Happy Read. Typo manusiawi.
"Untuk apa kita urus dia?! Dia selalu menyusahkan! Buang saja! Apa susahnya?! Bahkan kalau bisa bunuh saja!" suara itu membuat tangisku semakin kencang. Bentakan tiap bentakan itu menghantuiku.
"Gak bisa mas," Bunda kembali membelaku. Aku bisa merasakan tubuh Bunda menutupi tubuhku. Menghalangi tubuh ini dari Ayah.
"Dia cuma bisa bikin aku malu!"
"Aku yang lahirin dia mas. Dia anakku. Aku gak bisa lakuin hal sekeji itu!"
"Aku gak peduli! Kamu pikir cita-citaku itu mudah di dapat?! Satu perusahaan tahu dia cacat! Tau dia buta! Aku jadi bahan olok-olokan! Mereka selalu bilang aku gak bisa jaga keluarga! Kamu pikir aku gak sakit hati, iya?!"
"Mas! Dia itu anak kita! Aku gak bisa bunuh dia! Dia darah dagingmu! Darah dagingku juga! Kalo kamu gak mau diolok-olok keluar, cari kerja lain,"

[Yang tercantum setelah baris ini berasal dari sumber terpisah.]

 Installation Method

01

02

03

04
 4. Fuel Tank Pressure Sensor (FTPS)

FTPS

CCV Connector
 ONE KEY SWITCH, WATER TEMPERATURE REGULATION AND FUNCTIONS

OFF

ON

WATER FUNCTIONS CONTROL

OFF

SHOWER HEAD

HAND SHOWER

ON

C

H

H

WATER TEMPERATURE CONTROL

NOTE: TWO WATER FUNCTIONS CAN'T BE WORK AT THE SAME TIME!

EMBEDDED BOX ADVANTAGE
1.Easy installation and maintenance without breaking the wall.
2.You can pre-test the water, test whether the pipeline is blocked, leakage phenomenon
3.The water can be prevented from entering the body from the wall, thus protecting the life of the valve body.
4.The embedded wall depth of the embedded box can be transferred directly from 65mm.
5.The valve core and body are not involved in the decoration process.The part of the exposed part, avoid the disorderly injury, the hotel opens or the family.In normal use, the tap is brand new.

"Kamu ngelawan?! Iya!! IYA!!"
Plak!!
"Biar aku bunuh saja dia!"
"Bunda! Takut!"
"Jangan bunuh dia Mas!"
***
Tangisku kembali pecah mengingat kejadian 19 tahun yang lalu. Hal yang pastinya menimbulkan luka mendalam padaku. Bagaimana tidak? Bayangkan saja jika orang tuamu membencimu karena kekuranganmu. Rasanya aku ingin supaya tak terlahir di dunia ini. Percuma aku terlahir dari rahim Bunda tapi aku sendiri yang jadi penyebab Bunda terluka.

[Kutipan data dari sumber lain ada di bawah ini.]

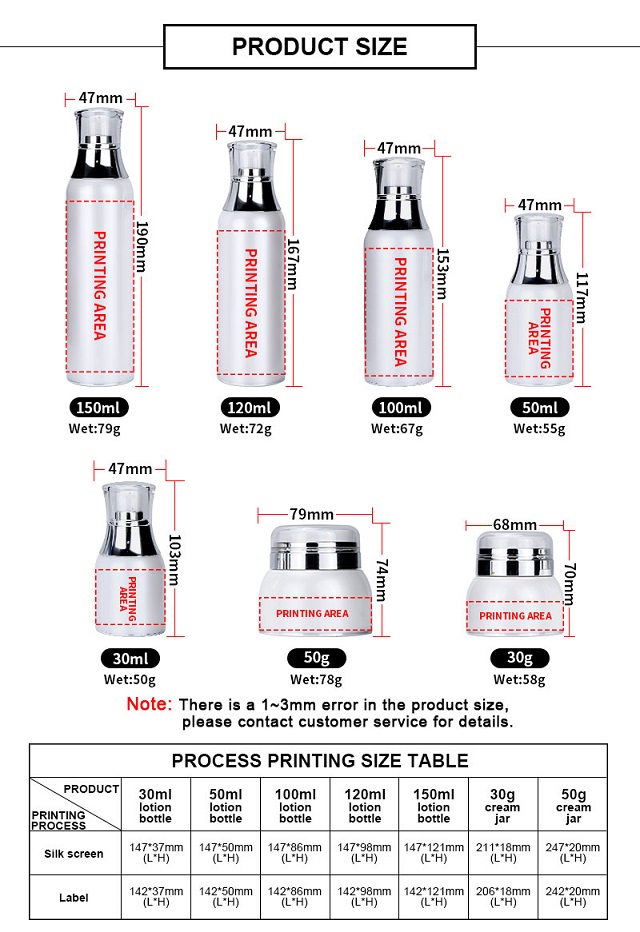 PRODUCT SIZE

47mm
190mm
PRINTING AREA
150ml
Wet:79g

47mm
167mm
PRINTING AREA
120ml
Wet:72g

47mm
153mm
PRINTING AREA
100ml
Wet:67g

47mm
117mm
PRINTING AREA
50ml
Wet:55g

47mm
103mm
PRINTING AREA
30ml
Wet:50g

79mm
74mm
PRINTING AREA
50g
Wet:78g

68mm
70mm
PRINTING AREA
30g
Wet:58g

Note: There is a 1~3mm error in the product size, please contact customer service for details.

PROCESS PRINTING SIZE TABLE

| PRODUCT / PRINTING PROCESS | 30ml lotion bottle | 50ml lotion bottle | 100ml lotion bottle | 120ml lotion bottle | 150ml lotion bottle | 30g cream jar | 50g cream jar |
|---|---|---|---|---|---|---|---|
| Silk screen | 147*37mm (L*H) | 147*50mm (L*H) | 147*86mm (L*H) | 147*98mm (L*H) | 147*121mm (L*H) | 211*18mm (L*H) | 247*20mm (L*H) |
| Label | 142*37mm (L*H) | 142*50mm (L*H) | 142*86mm (L*H) | 142*98mm (L*H) | 142*121mm (L*H) | 206*18mm (L*H) | 242*20mm (L*H) |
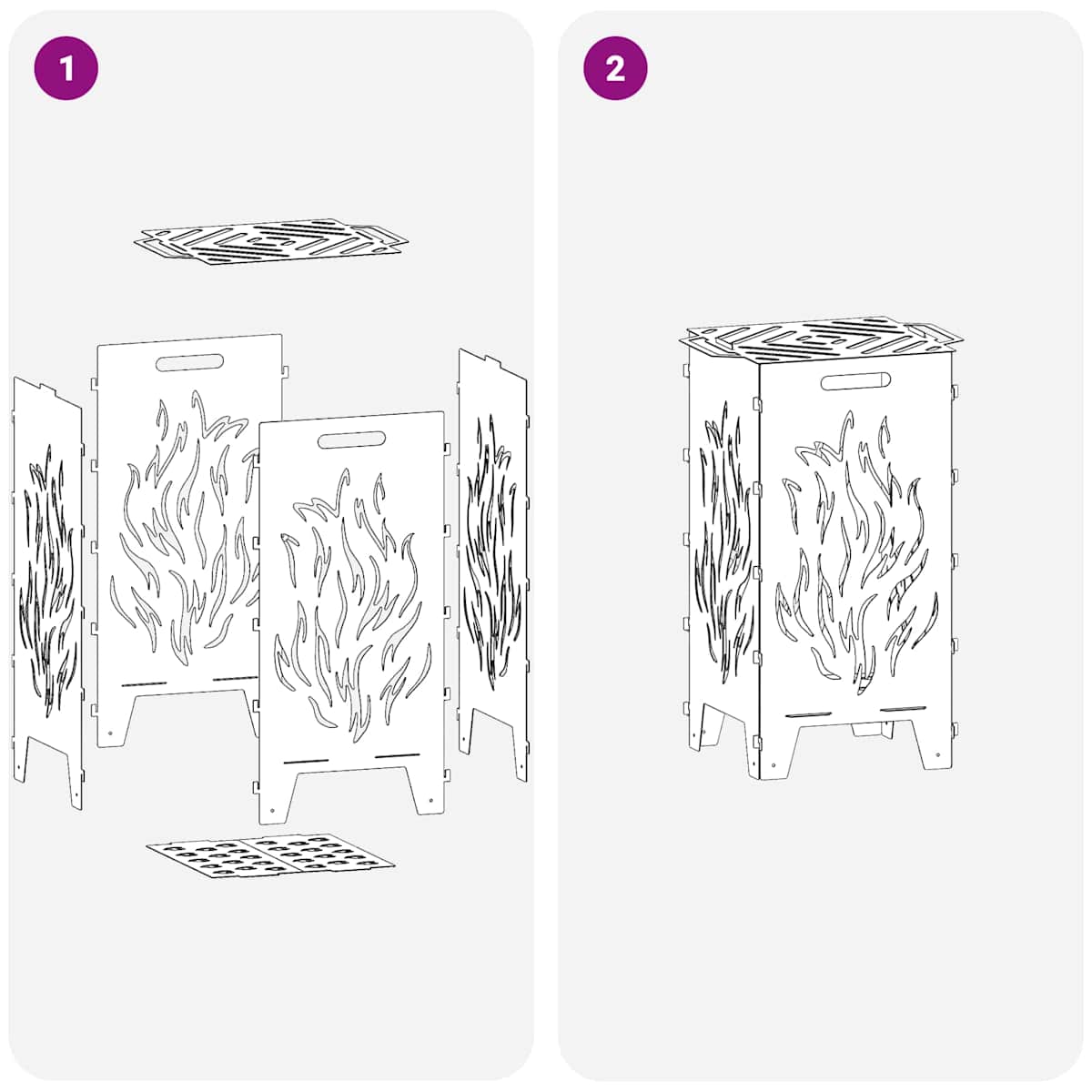 1

2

Tamparan Ayah pada Bunda yang terdengar begitu keras. Keributan-keributan karena aku. Siksaan Ayah pada Bunda. Semua itu memberikanku luka yang sangat pedih. Aku memang bukan anak normal. Aku pembawa sial. Sekarang entah dimana Bunda? Apa kabarnya? Apa dia sudah makan? Aku merindukan Bunda.
Karenaku Bunda mendapatkan semua itu.
Apakah fisikku seburuk itu, sehingga Ayah ingin membunuhku? Dan selalu sekasar itu pada Bunda. Rasanya aku ingin mengatakan sesuatu pada mereka saat itu.

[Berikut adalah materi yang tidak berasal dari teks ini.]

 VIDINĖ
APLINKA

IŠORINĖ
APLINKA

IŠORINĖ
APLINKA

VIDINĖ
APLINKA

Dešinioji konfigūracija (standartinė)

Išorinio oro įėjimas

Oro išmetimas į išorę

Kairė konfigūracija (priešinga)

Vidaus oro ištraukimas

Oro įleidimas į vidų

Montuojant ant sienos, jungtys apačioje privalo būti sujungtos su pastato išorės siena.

"Bun, aku memang pembawa sial. Ayah dicaci dan turun jabatan karena aku. Aku sangat menyayangi kalian. Aku tak senang dengan pertengkaran kalian. Hatiku remuk setiap Bunda menangis dan berteriak. Menjadi debu saat tamparan dan bentakan Ayah membuat Bunda tersungkur lemah di tanah. Walau aku tak dapat melihat, namun aku bisa merasakan itu.
Ayah, bunuh saja aku jika itu melegakan hatimu dan membuatmu senang. Bunuh saja aku jika itu bisa mengembalikan pekerjaan dan cita-citamu. Aku tak ingin Ayah menyiksa Bunda lagi. Jika aku menyebabkan semua pertengkaran ini, kembalikan saja aku pada sang pencipta. Aku lebih ikhlas untuk itu,"
Argh!
Aku tak bisa menahan semua ini. Dadaku terasa sesak mengingat itu. Bunda yang selalu menyisir rambutku, mengajariku cara berterimakasih, membuatkanku sup ayam saat aku sakit, semua hilang karena diriku sendiri. Ingatan ini menyiksaku, selama itu tanpa Bunda, tapi aku tak bisa melupakan semua ini.
"Tuhan! Biarkan aku kembali padamu. Aku mohon. Berikan aku kesempatan untuk mengakhiri hidupku. Aku ingin bisa bertemu Bunda. Biarkan arwahku menemuinya. Aku tak bisa menahan rindu ini lagi Tuhan!"